A trop s’approcher du soleil on se
brule et tel Icare on tombe de haut dans le cœur d’un gouffre : ainsi va
le destin des puissants et de ceux qui les accompagnent dans leur ascension déraisonnable
vers les cieux. La quête des egos surpuissants les conduit au cœur même de ce
dont ils veulent à tout prix se détourner : leur humaine condition de
mortels. Et pour avoir eu l’insensée prétention de se croire des dieux, ils
connaitront des fins tragiques.
Tel est un des sujets centraux de ce
roman de l’époque, SUNDANCE, que j’écris. Et qui conte, dans les sphères du
pouvoir, les destinées de personnages incapables de se fixer d’humaines
limites. Leurs ascensions procèderont de mille manières par la combinaison d’opposés,
les personnages de braise, toujours prêts a basculer dans la barbarie, et les
personnages de glace, dont le déchainement de violence sera bien pire encore
que ce dont se montrent capables les précédents.

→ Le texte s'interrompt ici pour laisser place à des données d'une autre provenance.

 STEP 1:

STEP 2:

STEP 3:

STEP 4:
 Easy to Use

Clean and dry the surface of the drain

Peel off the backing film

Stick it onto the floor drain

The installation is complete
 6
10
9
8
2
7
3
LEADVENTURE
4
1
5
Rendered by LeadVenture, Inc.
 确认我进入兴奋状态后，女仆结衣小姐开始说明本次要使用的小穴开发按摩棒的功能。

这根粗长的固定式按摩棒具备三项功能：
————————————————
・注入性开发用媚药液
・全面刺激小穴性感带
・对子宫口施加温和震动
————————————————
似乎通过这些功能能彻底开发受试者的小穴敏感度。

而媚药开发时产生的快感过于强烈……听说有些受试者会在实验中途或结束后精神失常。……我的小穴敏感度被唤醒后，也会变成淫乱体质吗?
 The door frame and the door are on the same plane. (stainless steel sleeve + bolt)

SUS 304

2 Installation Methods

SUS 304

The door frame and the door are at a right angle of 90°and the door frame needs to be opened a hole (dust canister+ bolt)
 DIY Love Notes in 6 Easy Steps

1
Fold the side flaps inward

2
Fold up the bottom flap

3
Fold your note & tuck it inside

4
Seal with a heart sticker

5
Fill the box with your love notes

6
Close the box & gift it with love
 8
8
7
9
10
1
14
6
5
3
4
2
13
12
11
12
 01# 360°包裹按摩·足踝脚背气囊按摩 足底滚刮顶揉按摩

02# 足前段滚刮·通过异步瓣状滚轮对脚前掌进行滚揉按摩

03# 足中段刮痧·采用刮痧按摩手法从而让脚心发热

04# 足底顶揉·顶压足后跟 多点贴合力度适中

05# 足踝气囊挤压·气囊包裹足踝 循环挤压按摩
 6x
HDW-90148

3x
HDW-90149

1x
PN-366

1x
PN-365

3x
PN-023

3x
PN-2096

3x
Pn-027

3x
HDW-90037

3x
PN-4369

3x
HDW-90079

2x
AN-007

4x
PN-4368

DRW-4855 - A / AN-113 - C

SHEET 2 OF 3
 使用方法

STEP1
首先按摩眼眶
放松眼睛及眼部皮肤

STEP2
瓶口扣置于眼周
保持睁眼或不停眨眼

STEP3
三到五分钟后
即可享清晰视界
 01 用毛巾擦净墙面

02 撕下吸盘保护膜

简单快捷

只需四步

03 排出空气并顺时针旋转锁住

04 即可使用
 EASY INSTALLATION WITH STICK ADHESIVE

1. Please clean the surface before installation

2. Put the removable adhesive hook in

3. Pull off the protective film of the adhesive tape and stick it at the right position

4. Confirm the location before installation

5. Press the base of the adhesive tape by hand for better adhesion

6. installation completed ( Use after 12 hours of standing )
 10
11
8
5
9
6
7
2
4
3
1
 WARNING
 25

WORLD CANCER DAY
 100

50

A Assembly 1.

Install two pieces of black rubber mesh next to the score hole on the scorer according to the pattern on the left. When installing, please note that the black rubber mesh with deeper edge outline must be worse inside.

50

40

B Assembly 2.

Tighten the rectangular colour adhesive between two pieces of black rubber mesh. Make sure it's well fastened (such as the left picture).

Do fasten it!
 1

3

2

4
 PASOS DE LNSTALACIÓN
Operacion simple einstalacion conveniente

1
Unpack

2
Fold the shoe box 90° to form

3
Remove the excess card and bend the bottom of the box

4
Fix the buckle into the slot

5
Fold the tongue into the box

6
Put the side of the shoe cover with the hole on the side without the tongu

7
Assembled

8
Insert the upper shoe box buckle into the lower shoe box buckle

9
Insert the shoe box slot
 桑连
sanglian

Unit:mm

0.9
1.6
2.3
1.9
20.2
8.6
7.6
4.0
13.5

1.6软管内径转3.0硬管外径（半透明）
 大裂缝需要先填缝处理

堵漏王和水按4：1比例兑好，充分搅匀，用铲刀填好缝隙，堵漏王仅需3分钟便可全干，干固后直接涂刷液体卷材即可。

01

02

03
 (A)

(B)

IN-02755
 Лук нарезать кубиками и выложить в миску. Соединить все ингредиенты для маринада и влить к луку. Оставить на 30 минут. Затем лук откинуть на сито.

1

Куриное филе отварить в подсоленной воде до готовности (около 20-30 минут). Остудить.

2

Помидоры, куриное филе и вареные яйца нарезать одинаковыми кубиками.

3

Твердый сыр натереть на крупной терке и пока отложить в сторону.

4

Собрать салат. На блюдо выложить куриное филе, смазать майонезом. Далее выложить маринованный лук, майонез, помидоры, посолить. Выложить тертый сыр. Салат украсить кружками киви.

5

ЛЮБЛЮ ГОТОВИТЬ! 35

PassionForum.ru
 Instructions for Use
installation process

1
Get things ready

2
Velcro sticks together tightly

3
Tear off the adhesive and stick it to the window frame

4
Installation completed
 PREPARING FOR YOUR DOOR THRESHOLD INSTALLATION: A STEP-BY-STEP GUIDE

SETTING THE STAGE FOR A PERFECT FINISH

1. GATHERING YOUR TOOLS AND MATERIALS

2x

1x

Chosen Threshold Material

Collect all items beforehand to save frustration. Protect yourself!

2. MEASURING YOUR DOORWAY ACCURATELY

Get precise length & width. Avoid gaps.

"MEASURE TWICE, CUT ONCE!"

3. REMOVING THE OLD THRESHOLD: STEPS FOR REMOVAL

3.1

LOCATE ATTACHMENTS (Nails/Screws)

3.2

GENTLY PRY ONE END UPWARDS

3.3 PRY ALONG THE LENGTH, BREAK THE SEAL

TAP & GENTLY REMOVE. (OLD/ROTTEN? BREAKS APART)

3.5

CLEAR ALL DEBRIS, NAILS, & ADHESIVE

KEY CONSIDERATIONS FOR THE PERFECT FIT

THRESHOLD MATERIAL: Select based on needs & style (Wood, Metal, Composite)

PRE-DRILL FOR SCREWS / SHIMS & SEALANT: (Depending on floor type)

Se croire tout puissant est un venin
qui gangrène au-delà de l’être tout ce qu’il touche, à commencer par ses
proches. Mon héroïne de glace, à la fin de Genèse, fera exploser les coutures
du Paradis dans lequel les avait entrainés sa sœur jumelle et son beau-frère,
cadet de son propre mari. Ce dernier allumera la mèche en lui révélant bien malgré
lui une incapacité enfouie à résister contre ses pulsions de mort. Placée face à
ce déchainement qu’elle ne maitrise pas tout en désirant être elle-même la
cible des coups, son épouse s’emprisonnera en elle-même par besoin de se protéger
d’un phénomène qu’elle ne peut contrôler. Ne pouvant dire à son compagnon :
tue-moi, tue le mal en moi, frappe-moi à mort, elle fermera son cœur jusqu’à le
glacer. Puis entrant dans l’appartement familial entamera la progressive
destruction de tout et de tous, repères moraux, amour, décence, respect du père
et de la mère. Elle fera, ne pouvant elle-même tuer en elle le mal qui la
ronge, tout péter avec une violence rageuse et une obscénité déchainée, jusqu’à
faire trembler les fondations de la République. Le sacrifice de sa mère ne
suffira point à arrêter ce processus de destruction et servira même d’accélérateur :
tous seront chassés du Paradis au terme d’une tragédie pleine de cris, de
larmes et de sang.
Ces 30 ou 40 dernières pages qui
ferment Genèse sont les plus violentes et les `plus choquantes qu’il m’ait été donné
d’écrire. Les ayant rédigées en état second au milieu d’une nuit lumineuse, je
fus le lendemain soir extrêmement secoué en les redécouvrant. De nombreux
lecteurs m’en firent part : elles les avaient profondément remués, quelques-uns
les avaient trouvé absolument insupportables, d’autres me dirent avoir été obligés
d’arrêter plusieurs fois la lecture tant cela leur parlait aux tripes et
remuait des trucs profonds, limite insoutenables. Les avis des lecteurs sur le
site ou le livre peut se commander relevèrent en tout cas presque tous à quel
point cette fin était, après les 350 pages précédentes qui alignaient les séquences
de pur bonheur, un très grand choc.
Y compris pour moi que ce texte que
j’ai pourtant écrit en état certes second, mais parfaitement à jeun (comme
toujours quand j’écris) effraie et bouleverse à chaque mot. C’est bien la première
fois que je découvre ce qu’est être à la fois totalement dans et en dehors de
son « œuvre ». Donc totalement concerné et partie prenante de ce
sujet majeur de notre époque de feu et de glace.